_Passage shown_.
# # # #

The Opponent's Game Under Control

    Tennis critics are apt to dismiss Suzanne's marvelous ability to always be in positon, waiting, by calling it uncanny anticipation and marvelous speed of foot. It is more than that. I maintain that other players have those qualities. I may say--I hope with modesty--that I myself have possessed anticipation and a good deal of fleetness, but I was never drilled from childhood in what the logical and almost invariable results of certain definite plays will be.
    No player in the world, except Norman Brookes of Australia, in my opinion, has had such control over his opponent's game as has Suzanne. She can make you play into her hands. She can play you out of position in spite of any and everything you may try to do to avoid it. She can make three or four plays and tell you where she will end her point...

# # # #

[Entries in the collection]
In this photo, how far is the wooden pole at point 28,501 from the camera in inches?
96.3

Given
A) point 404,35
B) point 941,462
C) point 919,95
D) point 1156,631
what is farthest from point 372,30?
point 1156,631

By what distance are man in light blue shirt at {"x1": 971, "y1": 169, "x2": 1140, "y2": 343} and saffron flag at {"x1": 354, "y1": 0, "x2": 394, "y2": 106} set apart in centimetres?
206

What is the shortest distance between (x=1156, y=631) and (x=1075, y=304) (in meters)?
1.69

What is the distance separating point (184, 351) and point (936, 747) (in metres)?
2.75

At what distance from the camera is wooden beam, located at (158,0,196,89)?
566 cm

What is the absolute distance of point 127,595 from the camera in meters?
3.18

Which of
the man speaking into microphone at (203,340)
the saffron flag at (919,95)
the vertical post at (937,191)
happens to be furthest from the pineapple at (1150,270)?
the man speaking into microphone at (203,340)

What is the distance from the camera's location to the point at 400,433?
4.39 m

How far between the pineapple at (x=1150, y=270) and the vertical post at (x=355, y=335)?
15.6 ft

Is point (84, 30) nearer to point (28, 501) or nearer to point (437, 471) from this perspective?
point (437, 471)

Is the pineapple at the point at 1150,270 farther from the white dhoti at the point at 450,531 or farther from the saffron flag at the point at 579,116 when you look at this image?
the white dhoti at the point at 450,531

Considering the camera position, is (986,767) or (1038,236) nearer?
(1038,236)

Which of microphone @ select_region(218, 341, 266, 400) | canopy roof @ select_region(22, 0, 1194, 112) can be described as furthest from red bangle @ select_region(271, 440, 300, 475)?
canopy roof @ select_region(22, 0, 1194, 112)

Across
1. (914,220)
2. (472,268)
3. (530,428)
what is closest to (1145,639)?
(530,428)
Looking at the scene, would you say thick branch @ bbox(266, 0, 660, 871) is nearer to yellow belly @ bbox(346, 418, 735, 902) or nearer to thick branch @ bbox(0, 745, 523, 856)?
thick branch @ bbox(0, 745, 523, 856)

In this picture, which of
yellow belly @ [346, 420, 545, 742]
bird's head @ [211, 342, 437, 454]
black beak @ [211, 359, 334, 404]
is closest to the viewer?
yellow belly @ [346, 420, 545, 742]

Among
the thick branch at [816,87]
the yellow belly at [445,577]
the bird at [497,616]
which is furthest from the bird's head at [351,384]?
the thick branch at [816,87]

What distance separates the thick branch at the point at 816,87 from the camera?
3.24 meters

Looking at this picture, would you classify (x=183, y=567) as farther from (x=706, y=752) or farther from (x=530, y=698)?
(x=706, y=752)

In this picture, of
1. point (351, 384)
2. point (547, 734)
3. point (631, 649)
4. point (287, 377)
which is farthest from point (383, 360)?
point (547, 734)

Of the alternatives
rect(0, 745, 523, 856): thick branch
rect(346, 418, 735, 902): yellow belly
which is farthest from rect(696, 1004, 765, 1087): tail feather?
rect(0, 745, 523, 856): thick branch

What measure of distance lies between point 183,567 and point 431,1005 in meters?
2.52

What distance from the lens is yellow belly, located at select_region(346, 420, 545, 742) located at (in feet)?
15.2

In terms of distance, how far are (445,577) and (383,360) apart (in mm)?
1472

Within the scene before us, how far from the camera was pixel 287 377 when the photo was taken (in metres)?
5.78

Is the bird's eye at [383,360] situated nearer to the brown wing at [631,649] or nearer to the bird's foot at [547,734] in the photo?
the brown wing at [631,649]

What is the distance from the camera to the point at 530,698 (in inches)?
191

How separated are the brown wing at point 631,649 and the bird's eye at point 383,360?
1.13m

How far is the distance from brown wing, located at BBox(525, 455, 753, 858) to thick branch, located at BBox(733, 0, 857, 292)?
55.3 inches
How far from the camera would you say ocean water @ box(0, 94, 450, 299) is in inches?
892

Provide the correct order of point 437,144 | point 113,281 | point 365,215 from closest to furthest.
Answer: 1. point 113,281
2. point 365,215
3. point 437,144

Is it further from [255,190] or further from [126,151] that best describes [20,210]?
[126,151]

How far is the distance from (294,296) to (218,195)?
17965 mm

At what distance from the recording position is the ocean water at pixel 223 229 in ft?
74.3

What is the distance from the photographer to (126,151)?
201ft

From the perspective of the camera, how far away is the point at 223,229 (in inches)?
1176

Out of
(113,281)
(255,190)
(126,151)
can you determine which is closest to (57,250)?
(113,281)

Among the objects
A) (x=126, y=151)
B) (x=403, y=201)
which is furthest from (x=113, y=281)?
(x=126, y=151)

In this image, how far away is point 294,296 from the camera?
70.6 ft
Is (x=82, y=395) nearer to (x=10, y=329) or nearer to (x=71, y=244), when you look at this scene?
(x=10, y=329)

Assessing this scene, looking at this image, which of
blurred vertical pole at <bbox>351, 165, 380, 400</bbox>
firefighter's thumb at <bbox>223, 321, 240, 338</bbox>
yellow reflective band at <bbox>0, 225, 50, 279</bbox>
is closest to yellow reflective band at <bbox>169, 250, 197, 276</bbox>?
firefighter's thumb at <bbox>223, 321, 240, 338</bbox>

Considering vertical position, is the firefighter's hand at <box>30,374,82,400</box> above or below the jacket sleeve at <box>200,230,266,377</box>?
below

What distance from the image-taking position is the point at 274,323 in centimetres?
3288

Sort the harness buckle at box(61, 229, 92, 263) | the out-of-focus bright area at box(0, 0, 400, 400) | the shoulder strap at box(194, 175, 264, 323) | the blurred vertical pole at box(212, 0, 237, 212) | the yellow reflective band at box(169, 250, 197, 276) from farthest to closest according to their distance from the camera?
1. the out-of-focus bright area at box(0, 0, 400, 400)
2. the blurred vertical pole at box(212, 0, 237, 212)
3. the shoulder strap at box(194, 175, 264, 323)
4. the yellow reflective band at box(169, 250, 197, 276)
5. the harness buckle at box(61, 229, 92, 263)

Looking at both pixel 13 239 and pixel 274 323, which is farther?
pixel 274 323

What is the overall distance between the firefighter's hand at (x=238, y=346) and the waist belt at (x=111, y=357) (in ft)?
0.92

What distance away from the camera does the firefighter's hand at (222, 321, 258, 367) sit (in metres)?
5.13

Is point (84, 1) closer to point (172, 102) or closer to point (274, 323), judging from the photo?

# # # #

_Required task 1_.
According to the passage about Suzanne's tennis, which other player has had as much control over an opponent's game as she has?
_Required task 2_.
Go on with the passage about Suzanne's tennis, picking up right after its last sentence.
The listing comes from a separate source.

_Task result 1_.
Norman Brookes of Australia.

_Task result 2_.
    Suzanne has been drilled in these sequences of plays, in a schedule of shots, and she has several combinations at her command. She is not a genius born but a genius made. It is the hard work she has done to perfect her technic, the research and systematic study of every type of player combined, which has made of her game a perfect machine, recognized, I believe, by the greatest players, both men and women, as the pattern for future development in tennis.
    Rene Lacoste, more than any of the Frenchmen, has studied Suzanne and used her tactics. He is now the champion of America, the first foreigner in twenty years to hold our title...

    I shall state again briefly the things Suzanne has been taught about tennis which have done more to make her great than all her natural ability: To practice, practice, practice until she could control the ball well enough to play it from any position in her own court to any portion of her opponent's court; the absolutely essential five-finger exercises. No one is born with that skill. It comes from constantly doing the same thing over and over. The result is control.
    Next, Suzanne was taught to put that control into use. She received the concentrated, predigested, tried, perfected, and finally combined methods of the then best players such as Brookes and Wilding of Australia, Norris Williams of America, and the Dohertys of England...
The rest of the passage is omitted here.